Quantitative data on DNA extracted using different procedures from white milled Basmati rice samples is shown in Table 1. Best DNA yields were obtained by using Nucleon Phytopure DNA extraction and purification kit (6-12 microg DNA/g milled rice) followed by the modified SDS mini-prep method (4-12 microg DNA/g milled rice). The yield and quality of DNA extracted using the SDS mini-prep method was consistent and comparable or lower than that extracted using the Nucleon Phytopure extraction and purification kit. While other DNA extraction methods (CTAB, SDS potassium acetate and Urea-phenol) showed inconsistent results with significantly lower DNA yield for most of the rice varieties.
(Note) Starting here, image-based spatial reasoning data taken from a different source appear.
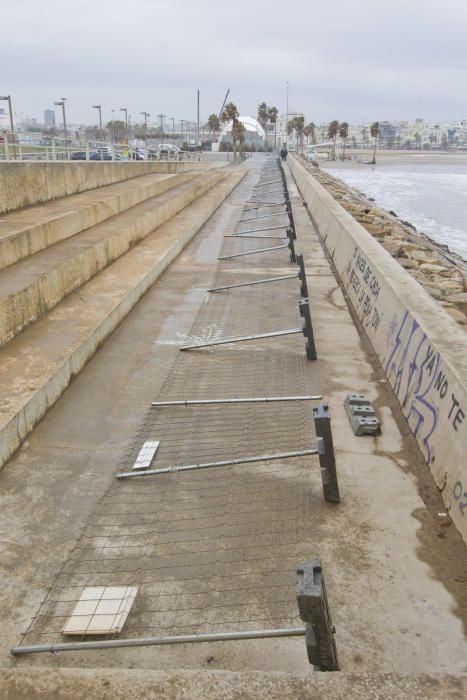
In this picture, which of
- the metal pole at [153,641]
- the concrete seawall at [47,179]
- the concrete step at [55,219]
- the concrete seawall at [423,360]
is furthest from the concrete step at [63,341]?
the concrete seawall at [423,360]

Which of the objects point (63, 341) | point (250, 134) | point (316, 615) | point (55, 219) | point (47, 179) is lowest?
point (63, 341)

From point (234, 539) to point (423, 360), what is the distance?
255cm

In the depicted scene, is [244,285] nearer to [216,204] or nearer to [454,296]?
[454,296]

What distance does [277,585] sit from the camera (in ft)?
12.4

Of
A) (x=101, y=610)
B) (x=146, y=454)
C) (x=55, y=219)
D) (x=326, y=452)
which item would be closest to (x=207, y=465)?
(x=146, y=454)

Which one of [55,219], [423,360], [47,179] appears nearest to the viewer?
[423,360]

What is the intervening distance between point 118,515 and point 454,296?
379 inches

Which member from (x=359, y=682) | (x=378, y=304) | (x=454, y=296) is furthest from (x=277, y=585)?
(x=454, y=296)

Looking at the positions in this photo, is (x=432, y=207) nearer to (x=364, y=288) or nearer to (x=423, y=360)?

Yield of DNA obtained was variety-specific (Table 1). Super Basmati and Kernel Basmati yielded less amount of DNA; Type III and Pusa Basmati were among intermediate yielders; Basmati 370, Sharbati, Basmati 385, Basmati 386 and CSR 30 yielded still higher amount of DNA; HBC 19 yielded maximum DNA. These genotypic-specific differences in DNA yield were quite lower using the efficient methods of DNA extraction, which included Phytopure and SDS extraction methods. Several intrinsic factors associated with the grains including the size of the embryo, number of the endosperm cells and variety specific responses to various conditions of milling, storage and handling etc, may well be responsible for variety specific yield pattern.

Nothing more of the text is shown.